# Come Dine With Me - My Own Series



## ♥Saila♥ (Mar 27, 2006)

Dh and I are doing Come Dine With Me with our two friends, we aren't going to be on tele though. We are just going to do our own and I am first up!

Has anyone any good ideas for what I can do?

There has to be no greens, fish/seafood or meat on the bone as on of our friends doesn't like it

xxx


----------



## Camly (Dec 12, 2006)

hiya

my friends and i do that too.  just the girls - gives us an excuse to get together.  

for mine i made - home made veg soup, chicken bacon and mushroom casserole with home made roasties, veg etc and then had meringue nests and fresh fruit. considering im no cook, i was fair impressed with myself!  
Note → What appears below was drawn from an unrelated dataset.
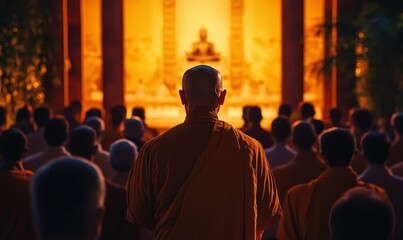 Naklejka premium Monks face golden altar, many in orange robes.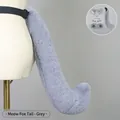 Gray plush fox ears and tail cosplay set with adjustable belt and collar - One Size / Meow Fox Tail-Grey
its my friends turn this fri and she is making - small portion of nachos, chicken stuffed with pepperoni and home made wedges, then a chocolate cake..... making me hungry thinking about it! 

look forward to hearing what you decided on. x x x


----------



## BooஐWantsBaby (May 21, 2008)

Ahh excellent - hubby does all the cooking so i can't make any suggestions, but it sound great (im addicted that programme)... 
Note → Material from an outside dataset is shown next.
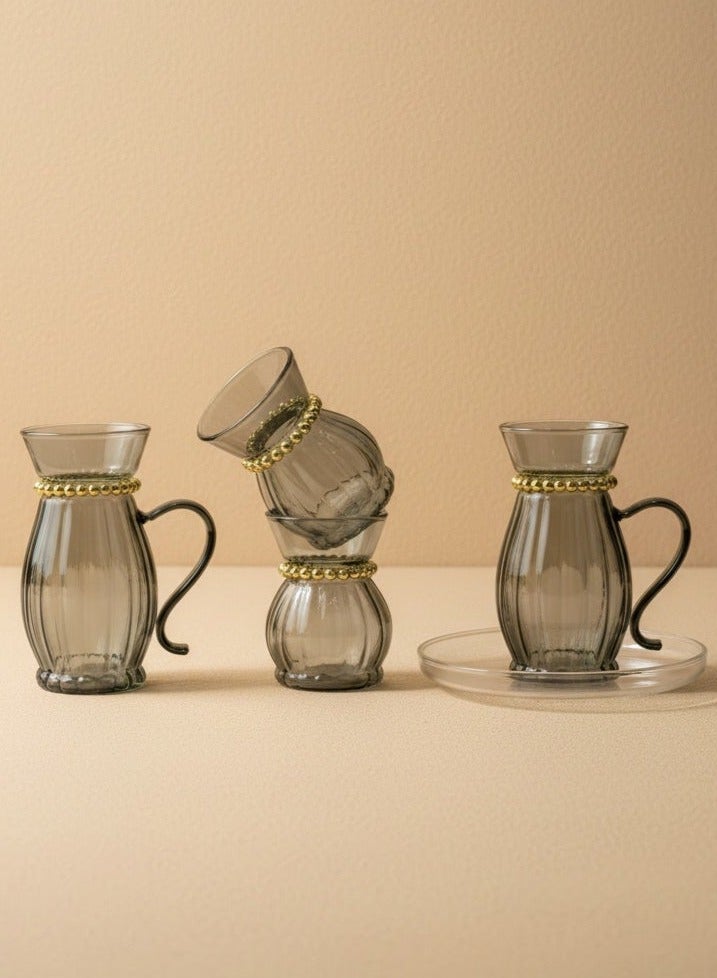 Raz Luxury Glass Tea & Coffee Cups Set with Saucers | Tea and Coffee Serving Set | Elegant Gift Box - Image 1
Let us know how it goes...


----------



## linlou17 (Jul 3, 2007)

hi great idea, we once had my aprents round nad i made the following main meal and it was a hugw success me and my mum has made it loads since and now my aunty cook it too. here is the link for recipe:

http://www.channel4.com/food/recipes/chefs/gordon-ramsay/escalopes-of-chicken-recipe_p_1.html

you may have noticed ima cheat and its a gordon ramsay recipe, im not too keen on him any more but this is lovely. i usually serve with roasted pots and salad or stir fried veg.

if you look on the website im sur eyou will get lots of ideas for sweets, i dont have a sweet tooth and usually buy ready made desert 

and for the starter home made soup or pate and warm up part baked bread

good luck hope you have a lovely evening let us know how it goes

L xx

/links


----------



## sallyanne1 (Oct 23, 2006)

i got a good idea...........invite me    i would so love to do one of those programs


----------